Nace O'Dowd

Personal information
- Born: 1 August 1931 County Sligo, Ireland
- Died: 16 May 1987 (aged 55) Strandhill, Ireland

Sport
- Sport: Gaelic football
- Position: Midfield

Clubs
- Years: Club
- 1949–1953 1953-1954 1954–1957 1957-1959: Tubbercurry Castlebar Mitchels Tubbercurry Mullinabreena

Club titles
- Sligo titles: 4

Inter-county
- Years: County
- 1949-1959: Sligo

= Nace O'Dowd =

Irish Gaelic footballer

Ignatius "Nace" O'Dowd (1 August 1931 – 16 May 1987) was an Irish Gaelic footballer who played for the Sligo county team in the 1950s and was a member of a number of successful Railway Cup teams.

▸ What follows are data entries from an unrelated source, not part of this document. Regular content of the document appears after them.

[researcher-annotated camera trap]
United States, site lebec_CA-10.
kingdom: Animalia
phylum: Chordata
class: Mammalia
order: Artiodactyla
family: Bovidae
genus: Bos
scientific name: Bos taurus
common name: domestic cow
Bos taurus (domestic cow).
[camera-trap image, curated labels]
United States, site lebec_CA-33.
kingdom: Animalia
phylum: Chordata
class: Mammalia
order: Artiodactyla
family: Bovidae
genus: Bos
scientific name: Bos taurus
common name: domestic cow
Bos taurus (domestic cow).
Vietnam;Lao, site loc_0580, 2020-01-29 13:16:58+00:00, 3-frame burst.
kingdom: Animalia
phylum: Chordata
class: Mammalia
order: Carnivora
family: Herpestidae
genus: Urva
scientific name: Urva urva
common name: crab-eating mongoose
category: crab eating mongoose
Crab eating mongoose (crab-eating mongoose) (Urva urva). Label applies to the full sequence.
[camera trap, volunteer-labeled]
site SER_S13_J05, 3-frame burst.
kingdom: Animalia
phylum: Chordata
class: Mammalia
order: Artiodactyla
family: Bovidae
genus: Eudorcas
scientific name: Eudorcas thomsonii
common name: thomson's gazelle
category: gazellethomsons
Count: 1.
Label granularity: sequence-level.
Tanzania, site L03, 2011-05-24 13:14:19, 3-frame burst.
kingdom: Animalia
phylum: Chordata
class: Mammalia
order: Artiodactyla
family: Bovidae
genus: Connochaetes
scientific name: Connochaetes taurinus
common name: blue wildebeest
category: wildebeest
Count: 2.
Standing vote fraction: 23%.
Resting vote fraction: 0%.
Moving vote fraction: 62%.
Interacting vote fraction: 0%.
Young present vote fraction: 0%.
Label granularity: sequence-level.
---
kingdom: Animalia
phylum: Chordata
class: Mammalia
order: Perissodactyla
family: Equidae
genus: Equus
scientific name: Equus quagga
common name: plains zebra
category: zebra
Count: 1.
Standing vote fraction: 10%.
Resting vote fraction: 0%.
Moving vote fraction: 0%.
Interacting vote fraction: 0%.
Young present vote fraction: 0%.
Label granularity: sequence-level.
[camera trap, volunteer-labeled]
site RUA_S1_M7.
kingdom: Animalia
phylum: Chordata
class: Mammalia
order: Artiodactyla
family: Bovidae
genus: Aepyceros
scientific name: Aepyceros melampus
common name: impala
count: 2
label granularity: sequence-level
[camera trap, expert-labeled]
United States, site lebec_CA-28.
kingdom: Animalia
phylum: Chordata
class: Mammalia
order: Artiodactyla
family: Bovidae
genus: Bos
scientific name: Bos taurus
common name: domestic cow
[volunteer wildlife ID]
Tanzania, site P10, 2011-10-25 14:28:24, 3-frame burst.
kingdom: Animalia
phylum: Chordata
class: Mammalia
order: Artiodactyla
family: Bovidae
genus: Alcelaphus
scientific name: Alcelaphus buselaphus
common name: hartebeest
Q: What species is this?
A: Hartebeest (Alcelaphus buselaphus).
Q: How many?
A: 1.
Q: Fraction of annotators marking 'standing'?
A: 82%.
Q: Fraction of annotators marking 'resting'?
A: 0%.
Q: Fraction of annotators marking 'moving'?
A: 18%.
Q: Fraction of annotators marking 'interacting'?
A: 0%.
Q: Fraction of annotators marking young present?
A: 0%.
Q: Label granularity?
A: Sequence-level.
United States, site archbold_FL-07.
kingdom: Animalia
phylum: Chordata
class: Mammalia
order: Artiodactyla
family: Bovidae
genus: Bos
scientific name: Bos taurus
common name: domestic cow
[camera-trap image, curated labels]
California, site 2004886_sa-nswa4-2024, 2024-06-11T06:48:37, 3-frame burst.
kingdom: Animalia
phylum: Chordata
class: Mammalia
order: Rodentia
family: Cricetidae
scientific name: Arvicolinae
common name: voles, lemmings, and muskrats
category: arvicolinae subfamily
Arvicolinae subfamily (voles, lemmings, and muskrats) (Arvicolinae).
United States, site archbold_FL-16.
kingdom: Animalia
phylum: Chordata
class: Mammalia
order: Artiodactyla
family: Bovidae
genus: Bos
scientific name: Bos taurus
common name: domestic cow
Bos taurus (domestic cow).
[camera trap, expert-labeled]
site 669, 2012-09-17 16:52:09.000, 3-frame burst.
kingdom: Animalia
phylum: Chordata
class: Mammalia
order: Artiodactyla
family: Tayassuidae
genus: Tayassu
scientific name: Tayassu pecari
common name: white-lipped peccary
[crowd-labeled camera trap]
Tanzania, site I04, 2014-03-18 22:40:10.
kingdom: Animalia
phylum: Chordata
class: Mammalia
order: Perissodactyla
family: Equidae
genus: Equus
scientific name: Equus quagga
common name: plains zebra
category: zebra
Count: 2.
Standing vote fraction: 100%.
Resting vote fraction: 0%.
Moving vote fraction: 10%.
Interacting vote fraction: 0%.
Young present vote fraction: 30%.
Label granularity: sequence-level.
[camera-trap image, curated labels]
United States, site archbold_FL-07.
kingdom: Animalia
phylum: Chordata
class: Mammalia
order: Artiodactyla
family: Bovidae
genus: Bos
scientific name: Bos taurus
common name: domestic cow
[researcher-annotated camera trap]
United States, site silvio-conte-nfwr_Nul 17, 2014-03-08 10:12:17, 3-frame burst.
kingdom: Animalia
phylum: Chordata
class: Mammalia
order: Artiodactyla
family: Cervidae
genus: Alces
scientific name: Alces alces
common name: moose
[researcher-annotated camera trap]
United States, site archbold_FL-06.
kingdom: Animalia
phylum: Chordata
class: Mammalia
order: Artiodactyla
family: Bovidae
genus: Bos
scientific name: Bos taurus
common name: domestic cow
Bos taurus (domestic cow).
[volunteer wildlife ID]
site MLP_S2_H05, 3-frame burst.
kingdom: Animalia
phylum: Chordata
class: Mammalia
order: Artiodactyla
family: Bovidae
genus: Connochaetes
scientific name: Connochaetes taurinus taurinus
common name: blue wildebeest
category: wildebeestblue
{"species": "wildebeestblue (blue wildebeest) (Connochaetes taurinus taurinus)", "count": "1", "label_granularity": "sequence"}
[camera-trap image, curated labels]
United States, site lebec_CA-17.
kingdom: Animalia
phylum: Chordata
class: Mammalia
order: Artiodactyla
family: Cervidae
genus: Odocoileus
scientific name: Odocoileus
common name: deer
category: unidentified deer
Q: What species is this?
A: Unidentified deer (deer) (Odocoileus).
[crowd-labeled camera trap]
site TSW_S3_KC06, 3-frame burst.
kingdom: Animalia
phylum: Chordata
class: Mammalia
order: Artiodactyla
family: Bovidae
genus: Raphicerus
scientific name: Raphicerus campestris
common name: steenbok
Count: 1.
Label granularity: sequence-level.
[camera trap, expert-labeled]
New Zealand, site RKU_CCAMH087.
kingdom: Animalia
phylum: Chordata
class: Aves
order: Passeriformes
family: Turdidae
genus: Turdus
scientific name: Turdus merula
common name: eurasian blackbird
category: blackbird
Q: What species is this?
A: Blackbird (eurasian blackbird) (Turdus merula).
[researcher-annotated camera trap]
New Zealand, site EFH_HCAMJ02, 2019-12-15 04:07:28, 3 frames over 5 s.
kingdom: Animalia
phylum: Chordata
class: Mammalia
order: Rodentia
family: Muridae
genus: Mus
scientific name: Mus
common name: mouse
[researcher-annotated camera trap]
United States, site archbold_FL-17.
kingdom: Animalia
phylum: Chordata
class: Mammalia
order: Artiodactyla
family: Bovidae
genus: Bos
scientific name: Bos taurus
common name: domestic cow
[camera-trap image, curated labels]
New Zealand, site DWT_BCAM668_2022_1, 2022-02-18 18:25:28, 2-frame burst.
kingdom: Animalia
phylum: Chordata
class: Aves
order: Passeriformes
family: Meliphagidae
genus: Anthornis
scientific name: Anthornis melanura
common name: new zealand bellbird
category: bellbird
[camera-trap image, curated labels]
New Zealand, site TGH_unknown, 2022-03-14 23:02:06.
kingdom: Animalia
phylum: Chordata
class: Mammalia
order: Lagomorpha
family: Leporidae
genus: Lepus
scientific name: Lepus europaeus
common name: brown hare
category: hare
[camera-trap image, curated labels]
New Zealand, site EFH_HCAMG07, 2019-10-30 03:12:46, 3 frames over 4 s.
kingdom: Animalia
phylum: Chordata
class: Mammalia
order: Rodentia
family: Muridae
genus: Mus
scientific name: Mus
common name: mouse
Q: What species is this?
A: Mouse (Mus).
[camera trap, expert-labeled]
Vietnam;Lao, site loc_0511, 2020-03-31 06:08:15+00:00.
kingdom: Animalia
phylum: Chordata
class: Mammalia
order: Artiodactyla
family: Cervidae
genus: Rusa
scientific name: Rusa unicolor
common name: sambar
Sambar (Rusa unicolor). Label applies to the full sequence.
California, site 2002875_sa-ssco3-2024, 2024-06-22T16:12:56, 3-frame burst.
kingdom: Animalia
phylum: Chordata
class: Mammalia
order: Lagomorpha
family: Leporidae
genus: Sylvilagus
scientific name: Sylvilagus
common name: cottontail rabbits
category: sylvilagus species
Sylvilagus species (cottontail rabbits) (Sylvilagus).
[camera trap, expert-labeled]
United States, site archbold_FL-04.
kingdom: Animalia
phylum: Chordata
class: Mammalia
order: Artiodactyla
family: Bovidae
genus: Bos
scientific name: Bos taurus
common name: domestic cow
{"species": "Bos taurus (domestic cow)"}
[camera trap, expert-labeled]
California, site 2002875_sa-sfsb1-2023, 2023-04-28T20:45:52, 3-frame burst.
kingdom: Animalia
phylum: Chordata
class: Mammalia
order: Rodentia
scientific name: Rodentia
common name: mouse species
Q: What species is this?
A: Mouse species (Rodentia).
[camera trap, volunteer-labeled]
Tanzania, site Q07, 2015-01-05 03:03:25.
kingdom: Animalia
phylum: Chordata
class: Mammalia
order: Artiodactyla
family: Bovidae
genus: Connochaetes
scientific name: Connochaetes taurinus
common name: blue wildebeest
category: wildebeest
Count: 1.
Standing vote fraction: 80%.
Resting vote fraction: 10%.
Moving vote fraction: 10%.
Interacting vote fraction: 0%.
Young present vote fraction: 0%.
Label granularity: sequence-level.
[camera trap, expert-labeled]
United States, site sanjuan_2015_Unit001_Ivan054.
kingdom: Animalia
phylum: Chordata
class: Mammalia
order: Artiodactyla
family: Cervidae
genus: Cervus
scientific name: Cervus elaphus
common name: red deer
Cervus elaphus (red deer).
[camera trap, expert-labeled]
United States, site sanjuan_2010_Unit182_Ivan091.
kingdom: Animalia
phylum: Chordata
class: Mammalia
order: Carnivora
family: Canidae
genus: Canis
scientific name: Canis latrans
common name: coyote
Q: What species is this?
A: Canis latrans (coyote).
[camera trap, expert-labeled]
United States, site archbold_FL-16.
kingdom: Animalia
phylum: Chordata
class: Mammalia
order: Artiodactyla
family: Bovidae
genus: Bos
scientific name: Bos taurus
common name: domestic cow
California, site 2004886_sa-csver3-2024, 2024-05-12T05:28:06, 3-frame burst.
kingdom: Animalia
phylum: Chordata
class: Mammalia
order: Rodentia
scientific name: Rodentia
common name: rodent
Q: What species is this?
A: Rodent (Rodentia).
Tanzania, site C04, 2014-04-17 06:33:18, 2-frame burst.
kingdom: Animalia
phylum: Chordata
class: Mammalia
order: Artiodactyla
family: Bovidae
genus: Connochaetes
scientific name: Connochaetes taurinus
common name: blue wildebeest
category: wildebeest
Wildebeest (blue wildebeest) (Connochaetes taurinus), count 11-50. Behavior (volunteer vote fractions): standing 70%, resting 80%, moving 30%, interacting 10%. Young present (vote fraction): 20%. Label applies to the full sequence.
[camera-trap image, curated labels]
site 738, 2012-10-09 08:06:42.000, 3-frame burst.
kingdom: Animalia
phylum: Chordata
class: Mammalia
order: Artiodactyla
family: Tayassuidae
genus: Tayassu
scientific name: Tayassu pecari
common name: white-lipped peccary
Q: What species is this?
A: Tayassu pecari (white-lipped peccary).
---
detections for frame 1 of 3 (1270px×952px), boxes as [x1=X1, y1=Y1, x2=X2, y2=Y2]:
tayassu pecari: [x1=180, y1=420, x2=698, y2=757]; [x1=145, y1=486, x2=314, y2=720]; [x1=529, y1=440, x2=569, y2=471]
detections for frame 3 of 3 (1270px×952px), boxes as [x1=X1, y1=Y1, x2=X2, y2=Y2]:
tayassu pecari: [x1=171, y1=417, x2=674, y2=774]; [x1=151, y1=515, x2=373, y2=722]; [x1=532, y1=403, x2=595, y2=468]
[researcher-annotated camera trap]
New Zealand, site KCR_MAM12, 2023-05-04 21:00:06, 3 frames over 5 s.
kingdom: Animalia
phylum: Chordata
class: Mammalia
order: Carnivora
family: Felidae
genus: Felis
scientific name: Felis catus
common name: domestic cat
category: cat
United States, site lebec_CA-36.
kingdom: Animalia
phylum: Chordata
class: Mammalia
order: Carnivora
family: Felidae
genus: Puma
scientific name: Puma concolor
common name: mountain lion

In 1949 he captained a Sligo team to a Connacht Championship. He made his senior Inter-county debut for Sligo while a teenager and played for the county for eleven years.

O’Dowd was often tasked with marking Galway forward Seán Purcell. Purcell named O'Dowd as one of the players he admired most in GAA football.
In 1954 O’Dowd played for Sligo in the Connacht Final, which they narrowly lost to Galway.

He lined out nine times for Connacht in the Railway Cup, helping the province to victory in 1957 and 1958.

O'Dowd played in teams that won four Sligo Club Championships. He won one Mayo title with Castlebar Mitchels and captained his native Mullinabreena to a Sligo Senior Title in 1958.

O'Dowd emigrated to America in 1959 and played in Gaelic Park, New York City. He returned to Ireland in the 1970s.

The Coolaney/Mullinabreena GAA club named their pitch Nace O'Dowd Park in his honour.